Si la directive 2019/2121 du 27 novembre 2019 vise principalement à étendre les règles applicables à la fusion transfrontalière aux opérations de scission et de transformation transfrontalières, elle renforce aussi la protection des actionnaires, créanciers et salariés des sociétés concernées de manière à ce que ces opérations ne lèsent pas leurs intérêts . En particulier, la directive crée un droit de retrait des actionnaires qui s'opposent à l'opération transfrontalière . Ceux-ci ont alors la possibilité d'obtenir une soulte en espèces en échange de leurs actions ; s'ils sont en désaccord avec le montant de cette compensation, ils peuvent le contester pour en obtenir, éventuellement, la révision.

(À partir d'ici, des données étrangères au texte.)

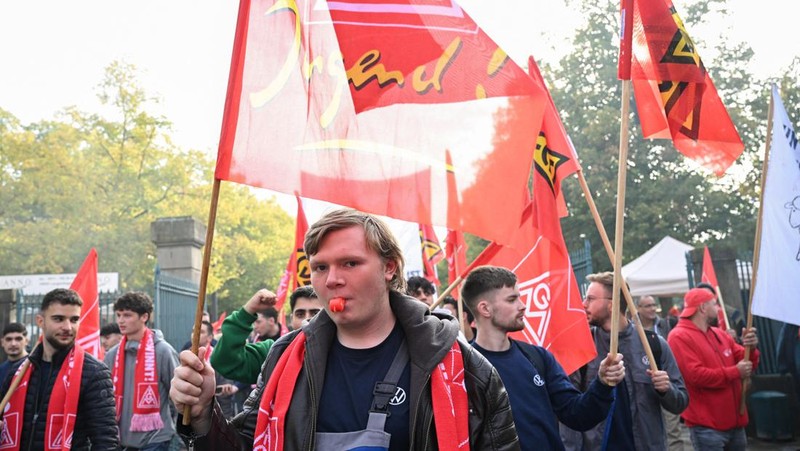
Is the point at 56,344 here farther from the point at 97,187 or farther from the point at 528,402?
the point at 97,187

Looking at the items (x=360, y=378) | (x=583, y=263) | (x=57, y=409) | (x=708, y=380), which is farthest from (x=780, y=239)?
(x=57, y=409)

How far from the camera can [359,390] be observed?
2.59m

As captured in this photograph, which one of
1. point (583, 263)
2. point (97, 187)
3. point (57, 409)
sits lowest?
point (57, 409)

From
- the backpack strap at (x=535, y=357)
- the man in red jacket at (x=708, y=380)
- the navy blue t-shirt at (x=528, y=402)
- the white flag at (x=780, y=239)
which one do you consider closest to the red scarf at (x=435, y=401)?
the navy blue t-shirt at (x=528, y=402)

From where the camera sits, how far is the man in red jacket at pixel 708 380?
6762mm

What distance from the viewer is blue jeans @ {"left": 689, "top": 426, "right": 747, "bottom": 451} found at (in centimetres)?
676

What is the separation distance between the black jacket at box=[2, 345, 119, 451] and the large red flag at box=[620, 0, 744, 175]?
163 inches

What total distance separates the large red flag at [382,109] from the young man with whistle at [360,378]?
0.69 m

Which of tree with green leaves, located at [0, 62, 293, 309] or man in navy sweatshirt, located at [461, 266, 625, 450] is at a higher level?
tree with green leaves, located at [0, 62, 293, 309]

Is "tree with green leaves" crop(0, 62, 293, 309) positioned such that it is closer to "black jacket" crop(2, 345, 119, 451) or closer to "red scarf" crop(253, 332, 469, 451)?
"black jacket" crop(2, 345, 119, 451)

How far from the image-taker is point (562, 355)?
549 cm

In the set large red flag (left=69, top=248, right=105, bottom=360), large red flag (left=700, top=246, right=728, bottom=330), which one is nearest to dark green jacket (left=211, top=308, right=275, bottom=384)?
large red flag (left=69, top=248, right=105, bottom=360)

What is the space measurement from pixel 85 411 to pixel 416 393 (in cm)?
370

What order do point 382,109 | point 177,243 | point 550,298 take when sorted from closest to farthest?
point 382,109 → point 550,298 → point 177,243
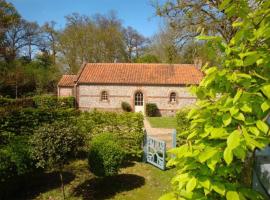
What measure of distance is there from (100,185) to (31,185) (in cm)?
224

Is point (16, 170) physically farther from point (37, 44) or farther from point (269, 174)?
point (37, 44)

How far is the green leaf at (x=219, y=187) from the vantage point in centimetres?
153

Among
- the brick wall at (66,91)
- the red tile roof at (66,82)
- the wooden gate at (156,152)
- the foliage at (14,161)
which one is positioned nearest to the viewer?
the foliage at (14,161)

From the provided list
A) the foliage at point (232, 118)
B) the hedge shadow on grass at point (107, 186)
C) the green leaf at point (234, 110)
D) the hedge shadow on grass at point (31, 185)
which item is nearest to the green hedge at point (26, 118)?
the hedge shadow on grass at point (31, 185)

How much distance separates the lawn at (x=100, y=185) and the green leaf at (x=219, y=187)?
7.73 meters

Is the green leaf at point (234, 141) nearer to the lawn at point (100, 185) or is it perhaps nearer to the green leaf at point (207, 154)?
the green leaf at point (207, 154)

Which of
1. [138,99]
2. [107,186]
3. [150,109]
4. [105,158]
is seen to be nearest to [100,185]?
[107,186]

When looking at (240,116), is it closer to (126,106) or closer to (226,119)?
(226,119)

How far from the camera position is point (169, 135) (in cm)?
1930

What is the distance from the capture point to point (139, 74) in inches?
1240

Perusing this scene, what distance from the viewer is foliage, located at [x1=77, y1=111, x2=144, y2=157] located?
12570 millimetres

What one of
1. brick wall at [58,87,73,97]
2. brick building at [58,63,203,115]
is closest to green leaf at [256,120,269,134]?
brick building at [58,63,203,115]

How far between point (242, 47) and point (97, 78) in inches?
1169

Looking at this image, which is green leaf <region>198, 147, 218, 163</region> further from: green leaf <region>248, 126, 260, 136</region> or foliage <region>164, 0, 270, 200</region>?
green leaf <region>248, 126, 260, 136</region>
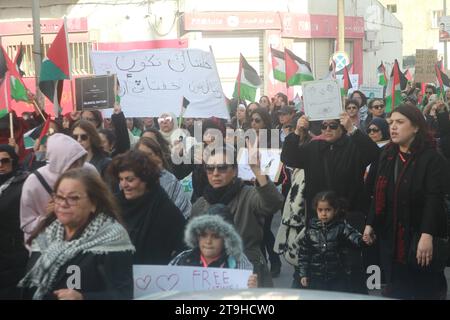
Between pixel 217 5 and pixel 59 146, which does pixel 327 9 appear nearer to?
pixel 217 5

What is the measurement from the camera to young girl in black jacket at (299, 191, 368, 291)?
21.1ft

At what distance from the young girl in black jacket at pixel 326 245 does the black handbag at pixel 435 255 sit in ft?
1.97

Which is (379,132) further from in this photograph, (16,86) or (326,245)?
(16,86)

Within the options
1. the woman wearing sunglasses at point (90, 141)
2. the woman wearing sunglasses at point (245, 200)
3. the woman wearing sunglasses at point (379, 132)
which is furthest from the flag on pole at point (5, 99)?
the woman wearing sunglasses at point (245, 200)

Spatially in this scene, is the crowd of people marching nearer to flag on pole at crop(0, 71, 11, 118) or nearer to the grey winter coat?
the grey winter coat

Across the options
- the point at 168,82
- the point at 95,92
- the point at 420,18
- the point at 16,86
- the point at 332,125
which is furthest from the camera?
the point at 420,18

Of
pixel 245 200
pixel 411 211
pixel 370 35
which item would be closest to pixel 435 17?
pixel 370 35

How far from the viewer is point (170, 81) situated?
974 centimetres

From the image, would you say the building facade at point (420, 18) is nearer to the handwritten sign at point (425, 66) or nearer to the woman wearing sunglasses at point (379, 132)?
the handwritten sign at point (425, 66)

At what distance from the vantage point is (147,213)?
5.54 meters

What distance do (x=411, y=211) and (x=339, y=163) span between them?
4.15ft

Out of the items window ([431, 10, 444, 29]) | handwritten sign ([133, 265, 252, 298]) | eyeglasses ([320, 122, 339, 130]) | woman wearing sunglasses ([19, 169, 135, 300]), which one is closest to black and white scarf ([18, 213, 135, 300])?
woman wearing sunglasses ([19, 169, 135, 300])

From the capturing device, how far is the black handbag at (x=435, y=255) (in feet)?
18.9
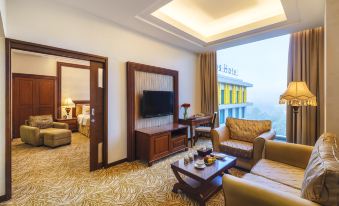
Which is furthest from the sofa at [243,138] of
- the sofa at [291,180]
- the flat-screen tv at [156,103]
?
the flat-screen tv at [156,103]

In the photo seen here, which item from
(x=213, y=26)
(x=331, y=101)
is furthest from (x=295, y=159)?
(x=213, y=26)

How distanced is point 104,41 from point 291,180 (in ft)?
11.4

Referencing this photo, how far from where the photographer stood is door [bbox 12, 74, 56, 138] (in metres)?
5.28

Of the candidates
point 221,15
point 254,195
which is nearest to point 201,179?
point 254,195

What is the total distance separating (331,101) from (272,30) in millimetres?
2001

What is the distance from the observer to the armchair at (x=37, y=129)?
429cm

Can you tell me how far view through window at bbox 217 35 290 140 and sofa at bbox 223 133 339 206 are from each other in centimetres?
199

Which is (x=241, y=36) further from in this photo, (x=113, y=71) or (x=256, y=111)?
(x=113, y=71)

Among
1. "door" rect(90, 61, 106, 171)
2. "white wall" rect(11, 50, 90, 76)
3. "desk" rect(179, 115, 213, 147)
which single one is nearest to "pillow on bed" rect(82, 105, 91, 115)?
"white wall" rect(11, 50, 90, 76)

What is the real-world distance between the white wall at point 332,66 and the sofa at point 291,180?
1.33 feet

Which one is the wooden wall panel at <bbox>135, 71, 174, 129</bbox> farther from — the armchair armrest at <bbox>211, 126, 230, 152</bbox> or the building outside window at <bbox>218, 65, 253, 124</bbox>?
the building outside window at <bbox>218, 65, 253, 124</bbox>

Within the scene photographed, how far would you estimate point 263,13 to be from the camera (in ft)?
10.8

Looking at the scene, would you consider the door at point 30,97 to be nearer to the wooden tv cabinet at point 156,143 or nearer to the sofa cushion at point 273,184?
the wooden tv cabinet at point 156,143

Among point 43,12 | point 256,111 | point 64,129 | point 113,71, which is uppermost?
point 43,12
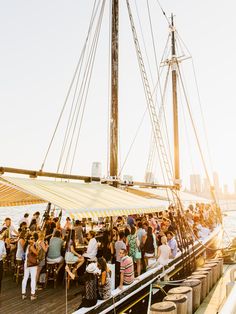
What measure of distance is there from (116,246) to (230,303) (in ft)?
22.7

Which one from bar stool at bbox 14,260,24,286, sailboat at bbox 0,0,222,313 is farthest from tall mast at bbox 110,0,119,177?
bar stool at bbox 14,260,24,286

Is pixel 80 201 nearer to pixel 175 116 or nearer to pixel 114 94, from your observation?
pixel 114 94

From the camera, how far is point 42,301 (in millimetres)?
6598

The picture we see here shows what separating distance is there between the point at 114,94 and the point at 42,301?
789cm

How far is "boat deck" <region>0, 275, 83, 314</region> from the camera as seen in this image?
20.0 ft

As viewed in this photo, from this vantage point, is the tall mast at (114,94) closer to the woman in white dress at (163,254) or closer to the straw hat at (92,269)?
the woman in white dress at (163,254)

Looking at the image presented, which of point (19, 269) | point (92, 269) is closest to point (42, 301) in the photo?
point (92, 269)

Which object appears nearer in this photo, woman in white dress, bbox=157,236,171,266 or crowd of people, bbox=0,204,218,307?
crowd of people, bbox=0,204,218,307

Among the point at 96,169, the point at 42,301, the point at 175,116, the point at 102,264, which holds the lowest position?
the point at 42,301

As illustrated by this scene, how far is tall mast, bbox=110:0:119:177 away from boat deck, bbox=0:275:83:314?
485 centimetres

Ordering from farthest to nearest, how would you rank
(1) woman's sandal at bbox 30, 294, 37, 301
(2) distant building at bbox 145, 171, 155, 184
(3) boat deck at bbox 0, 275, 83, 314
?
(2) distant building at bbox 145, 171, 155, 184 < (1) woman's sandal at bbox 30, 294, 37, 301 < (3) boat deck at bbox 0, 275, 83, 314

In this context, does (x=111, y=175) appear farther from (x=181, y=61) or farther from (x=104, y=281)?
(x=181, y=61)

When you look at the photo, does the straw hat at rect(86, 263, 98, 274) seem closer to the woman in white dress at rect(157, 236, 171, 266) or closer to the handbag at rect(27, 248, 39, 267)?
the handbag at rect(27, 248, 39, 267)

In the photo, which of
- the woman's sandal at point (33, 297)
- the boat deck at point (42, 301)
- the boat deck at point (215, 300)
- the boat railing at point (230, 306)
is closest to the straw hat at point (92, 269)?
the boat deck at point (42, 301)
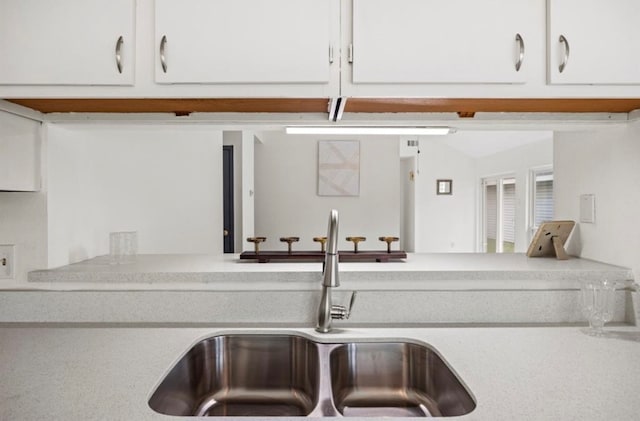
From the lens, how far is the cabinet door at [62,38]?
105cm

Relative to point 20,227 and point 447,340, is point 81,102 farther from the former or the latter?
point 447,340

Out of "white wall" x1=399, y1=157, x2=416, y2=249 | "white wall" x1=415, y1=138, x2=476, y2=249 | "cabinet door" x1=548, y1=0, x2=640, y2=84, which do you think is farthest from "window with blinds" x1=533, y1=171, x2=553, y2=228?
"cabinet door" x1=548, y1=0, x2=640, y2=84

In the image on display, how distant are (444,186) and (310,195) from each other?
149 inches

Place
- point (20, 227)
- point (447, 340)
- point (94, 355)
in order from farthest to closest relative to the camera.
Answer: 1. point (20, 227)
2. point (447, 340)
3. point (94, 355)

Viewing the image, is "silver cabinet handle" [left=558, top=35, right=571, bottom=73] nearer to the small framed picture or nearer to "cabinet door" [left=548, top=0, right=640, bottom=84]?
"cabinet door" [left=548, top=0, right=640, bottom=84]

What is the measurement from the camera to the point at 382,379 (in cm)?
119

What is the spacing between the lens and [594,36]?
1.06 m

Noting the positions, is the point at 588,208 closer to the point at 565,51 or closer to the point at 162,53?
the point at 565,51

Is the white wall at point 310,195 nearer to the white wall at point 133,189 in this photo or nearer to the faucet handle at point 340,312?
the white wall at point 133,189

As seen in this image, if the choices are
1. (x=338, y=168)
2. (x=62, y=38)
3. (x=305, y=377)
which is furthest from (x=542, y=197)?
(x=62, y=38)

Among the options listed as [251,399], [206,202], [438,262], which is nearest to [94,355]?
[251,399]

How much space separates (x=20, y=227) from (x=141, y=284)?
0.44 m

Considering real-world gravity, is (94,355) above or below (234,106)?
below

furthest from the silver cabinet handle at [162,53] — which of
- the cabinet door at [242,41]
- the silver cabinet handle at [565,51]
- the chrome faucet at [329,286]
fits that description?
the silver cabinet handle at [565,51]
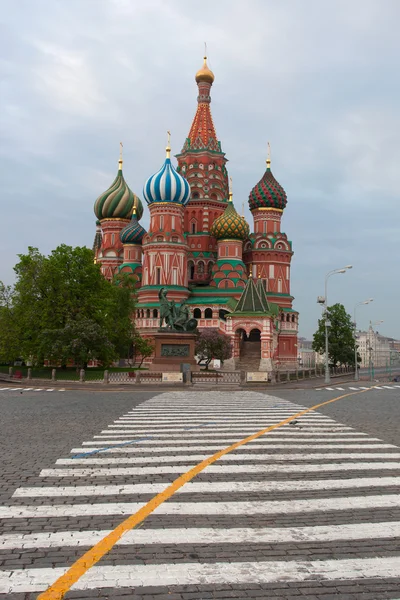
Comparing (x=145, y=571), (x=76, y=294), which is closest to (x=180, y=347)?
(x=76, y=294)

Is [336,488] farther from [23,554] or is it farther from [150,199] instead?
[150,199]

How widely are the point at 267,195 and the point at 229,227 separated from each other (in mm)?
9048

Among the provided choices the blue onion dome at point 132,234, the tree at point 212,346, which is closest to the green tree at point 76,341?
the tree at point 212,346

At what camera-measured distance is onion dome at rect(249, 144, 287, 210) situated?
7169 cm

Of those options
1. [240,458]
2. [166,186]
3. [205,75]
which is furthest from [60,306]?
[205,75]

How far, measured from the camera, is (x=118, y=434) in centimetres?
1217

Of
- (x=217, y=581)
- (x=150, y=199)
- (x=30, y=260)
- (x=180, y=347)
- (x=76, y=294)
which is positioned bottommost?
(x=217, y=581)

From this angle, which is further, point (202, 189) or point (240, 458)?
point (202, 189)

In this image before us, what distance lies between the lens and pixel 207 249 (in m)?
71.1

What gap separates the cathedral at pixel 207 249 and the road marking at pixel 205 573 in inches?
1981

Tout au long du processus de l'opération transfrontalière, la directive s'assure également de l'information et de la consultation des salariés ainsi que du maintien de la participation de ces derniers au sein de l'organe de direction .

En contrepartie de la mobilité offerte aux sociétés des États membres, la directive instaure également un contrôle de légalité renforcé. L'opération transfrontalière n'est possible que si la société obtient un certificat préalable délivré par une autorité compétente dans l'État membre de départ. Le certificat permet de vérifier, outre le respect de certaines formalités, que l'opération n'est pas « réalisée à des fins abusives, frauduleuses menant ou visant à se soustraire au droit de l'Union ou au droit national ou à le contourner, ou à des fins criminelles » 4 ( * ) . L'autorité en charge de ce contrôle dispose de pouvoirs d'investigation. Au surplus, avant l'immatriculation de la société dans l'État membre d'arrivée, un second contrôle de légalité doit être effectué par une autorité compétente.

Compte tenu du délai imposé pour transposer la directive et de l'existence d'un avant-projet d'ordonnance en cours de finalisation, comme le Gouvernement l'a indiqué au rapporteur, la commission a souhaité restreindre le délai de transposition de la directive à trois mois au lieu de six. En outre, la directive prévoit une option permettant aux États membres de réduire la proportion des représentants de salariés au sein de l'organe de direction de la société issue de l'opération transfrontalière. Estimant que cette option risquait d'être défavorable aux salariés, la commission a, sur proposition du rapporteur, décidé de la supprimer. Enfin, la spécificité du contrôle de légalité préalable à l'opération transfrontalière justifie que cette mission soit confiée à un seul opérateur, le greffier du tribunal de commerce, comme c'est d'ailleurs le cas en droit interne pour les fusions transfrontalières 5 ( * ) .


* 1 Dans sa communication du 5 janvier 2022 relative au bilan de la mise en oeuvre du droit de l'Union européenne, le Gouvernement a rappelé que, entre 2017 et 2021, la France a divisé par quatre le nombre de défauts de transposition et a accentué ses efforts pour clore rapidement les procédures ouvertes à son encontre (en décembre 2021, la France était concernée par 27 procédures d'infraction sur les 872 procédures en cours).

* 2 La transformation est définie par le paragraphe 2 de l'article 86 ter de la directive comme étant « une opération par laquelle une société, sans être dissoute ou liquidée ou mise en liquidation, transforme la forme juridique sous laquelle elle est immatriculée dans un État membre de départ en une des formes juridiques de l'État membre de destination, figurant à l'annexe II, et transfère au moins son siège statutaire dans l'État membre de destination, tout en conservant sa personnalité juridique ».

* 3 La liberté d'établissement des personnes morales est prévue aux articles 49 et 54 du traité sur le fonctionnement de l'Union européenne.

* 4 Paragraphes 8 à 12 des articles 86 quaterdecies , 127 et 160 quaterdecies de la directive 2019/2121 du 27 novembre 2019.

* 5 Article L. 236-30 du code de commerce.